# Using Nori



## Hub-UK (Apr 4, 2005)

Can anyone answer this question I jave recieved:

Are you supposed to do anything to the seaweed wrap before adding the  ingredients on it?  Reason I ask is 
because when I made it for the first  time, the wraps were VERY stretchy &  hard to eat.


----------



## Lugaru (Apr 4, 2005)

Are you using the dry, toasted nori that people use for sushi? Because if so that stuff is perfectly ready to be consumed and can even be had by itself as a snack.


----------



## Claire (Apr 7, 2005)

I, too, had a problem with the nori becoming rubbery when I recently co-hosted a sushi party.  What was recommended to me was toasting the nori first, which, once it was suggested, I actually remembered seeing done in sushi bars.  Many sushi bars I've been to had toaster ovens, and they just inserted the nori for a bit (have no idea how long, but I'd be surprised if it was even a minute) to dry it out.  The next time I'll try that.


----------



## Sara (Apr 11, 2005)

I found that as well.
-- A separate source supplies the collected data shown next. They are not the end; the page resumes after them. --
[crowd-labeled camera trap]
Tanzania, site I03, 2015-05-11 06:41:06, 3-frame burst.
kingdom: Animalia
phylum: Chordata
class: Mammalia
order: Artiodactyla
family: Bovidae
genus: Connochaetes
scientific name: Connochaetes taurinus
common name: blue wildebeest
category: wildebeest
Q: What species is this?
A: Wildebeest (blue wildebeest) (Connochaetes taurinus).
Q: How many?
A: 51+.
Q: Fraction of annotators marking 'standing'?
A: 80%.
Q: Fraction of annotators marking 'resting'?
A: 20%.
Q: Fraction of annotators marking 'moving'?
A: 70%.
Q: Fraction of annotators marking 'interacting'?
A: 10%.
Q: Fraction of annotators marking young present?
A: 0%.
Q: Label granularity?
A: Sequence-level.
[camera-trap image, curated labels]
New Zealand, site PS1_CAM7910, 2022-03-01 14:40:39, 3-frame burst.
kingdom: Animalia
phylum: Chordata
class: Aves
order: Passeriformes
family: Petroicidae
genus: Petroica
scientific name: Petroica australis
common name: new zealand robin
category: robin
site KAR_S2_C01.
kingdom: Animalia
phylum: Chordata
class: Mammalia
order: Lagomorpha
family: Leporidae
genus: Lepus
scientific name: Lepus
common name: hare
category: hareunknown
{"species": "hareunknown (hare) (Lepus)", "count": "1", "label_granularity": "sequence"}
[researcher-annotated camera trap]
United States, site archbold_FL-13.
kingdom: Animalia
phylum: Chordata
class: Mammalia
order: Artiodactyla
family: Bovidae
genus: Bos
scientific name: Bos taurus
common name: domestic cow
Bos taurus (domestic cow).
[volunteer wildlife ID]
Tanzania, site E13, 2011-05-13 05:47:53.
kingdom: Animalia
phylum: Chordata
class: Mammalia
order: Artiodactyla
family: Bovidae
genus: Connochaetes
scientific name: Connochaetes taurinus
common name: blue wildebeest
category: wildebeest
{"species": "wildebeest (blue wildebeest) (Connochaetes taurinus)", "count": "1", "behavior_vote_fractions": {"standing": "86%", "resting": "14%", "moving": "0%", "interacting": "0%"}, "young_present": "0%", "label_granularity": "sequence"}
When I first bought nori, I had to toast it, now I just buy the toasted nori and it works much better. I find too that if you let it sit for a hour or so before you eat it (in the fridge, of course) it becomes less chewy.

To toast it, I just heated my oven to 350 F, then, when the oven was ready, I just slid my sheets of nori onto the grill. Left it on there for about 15-20 seconds, and it turned bright green. Then, it was ready. I took it out and dressed it as I would normally.

I hope this helps,

Sara


----------